In a press conference that took place at Ghibli's headquarters on Wednesday it was confirmed that the new talent at the studio that's previously brought us "Princess Mononoke", "Grave of the Fireflies" and "Whisperings of the Heart" is indeed Hiromasa Yonebayashi, but the film that he will be helming is a bit of surprise. Ghibli and Yonebayashi will be adapting Mary Norton's 1952 children's novel "The Borrowers" into an animated feature titled "Karigurashi no Arrietty".

"The Borrowers" tells the story of a society of tiny people who live under the floor boards of an English manor and borrow items for our world. When a young boy has that feeling that we all get - "Where did I put that? I just set it down there..." - he ends up discovering this secret world below his feet.

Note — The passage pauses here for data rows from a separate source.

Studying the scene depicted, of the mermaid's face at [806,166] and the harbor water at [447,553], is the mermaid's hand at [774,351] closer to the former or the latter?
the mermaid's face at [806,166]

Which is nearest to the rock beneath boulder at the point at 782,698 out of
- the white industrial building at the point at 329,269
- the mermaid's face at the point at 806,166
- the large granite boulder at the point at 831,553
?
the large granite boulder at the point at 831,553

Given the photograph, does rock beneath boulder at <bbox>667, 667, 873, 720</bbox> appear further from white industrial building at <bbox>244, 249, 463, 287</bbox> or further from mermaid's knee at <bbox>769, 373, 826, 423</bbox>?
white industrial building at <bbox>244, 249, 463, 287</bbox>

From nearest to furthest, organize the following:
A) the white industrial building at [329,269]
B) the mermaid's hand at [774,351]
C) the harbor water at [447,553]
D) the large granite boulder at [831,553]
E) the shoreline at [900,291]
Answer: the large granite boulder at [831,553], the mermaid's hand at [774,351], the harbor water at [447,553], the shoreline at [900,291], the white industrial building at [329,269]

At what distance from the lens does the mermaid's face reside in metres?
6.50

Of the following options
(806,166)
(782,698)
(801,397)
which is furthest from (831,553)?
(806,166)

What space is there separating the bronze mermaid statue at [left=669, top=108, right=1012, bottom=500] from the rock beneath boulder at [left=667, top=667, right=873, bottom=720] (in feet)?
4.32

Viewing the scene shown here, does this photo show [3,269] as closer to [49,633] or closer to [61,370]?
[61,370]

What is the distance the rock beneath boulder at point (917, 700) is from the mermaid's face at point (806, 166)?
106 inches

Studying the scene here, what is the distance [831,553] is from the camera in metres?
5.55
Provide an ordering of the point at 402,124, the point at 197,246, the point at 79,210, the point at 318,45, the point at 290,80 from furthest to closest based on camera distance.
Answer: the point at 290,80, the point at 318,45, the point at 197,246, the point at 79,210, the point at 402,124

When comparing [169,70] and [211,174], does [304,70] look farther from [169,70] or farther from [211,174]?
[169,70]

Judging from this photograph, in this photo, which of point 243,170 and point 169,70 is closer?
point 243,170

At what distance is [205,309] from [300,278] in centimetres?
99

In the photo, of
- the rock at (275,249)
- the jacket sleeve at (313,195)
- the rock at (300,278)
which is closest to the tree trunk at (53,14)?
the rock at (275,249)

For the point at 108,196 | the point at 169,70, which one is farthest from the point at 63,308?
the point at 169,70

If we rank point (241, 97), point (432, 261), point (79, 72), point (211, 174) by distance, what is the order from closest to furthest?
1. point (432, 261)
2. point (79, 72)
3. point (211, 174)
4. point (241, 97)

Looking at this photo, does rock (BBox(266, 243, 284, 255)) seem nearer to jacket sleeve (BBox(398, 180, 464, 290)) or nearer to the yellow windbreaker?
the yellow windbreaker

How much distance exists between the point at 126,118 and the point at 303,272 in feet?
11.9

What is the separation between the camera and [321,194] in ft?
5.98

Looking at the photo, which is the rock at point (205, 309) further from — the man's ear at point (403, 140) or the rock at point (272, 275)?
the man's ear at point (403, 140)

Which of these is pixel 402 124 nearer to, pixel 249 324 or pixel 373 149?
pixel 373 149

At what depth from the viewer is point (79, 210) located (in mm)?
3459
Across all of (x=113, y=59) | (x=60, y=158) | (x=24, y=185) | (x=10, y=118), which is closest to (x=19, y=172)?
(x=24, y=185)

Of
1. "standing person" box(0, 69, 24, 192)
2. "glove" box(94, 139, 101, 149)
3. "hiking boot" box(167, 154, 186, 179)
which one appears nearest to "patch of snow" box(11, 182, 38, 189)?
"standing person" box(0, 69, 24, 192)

Norton's novel has already been brought to the screen three time, in 1973 for a TV movie, once in 1992 and most recently in 1998 by Peter Hewitt in a film that starred John Goodman, Hugh Laurie, and Jim Broadbent.

The official site for "Karigurashi no Arrietty" has already gone live (you can check it out here), and it's obvious that Yonebayashi isn;t going to be setting this in 1950's England like the source novel, but in present day Japan. Could be very interesting... Studio Ghibli plans to release "Karigurashi no Arrietty" in Japanese next summer.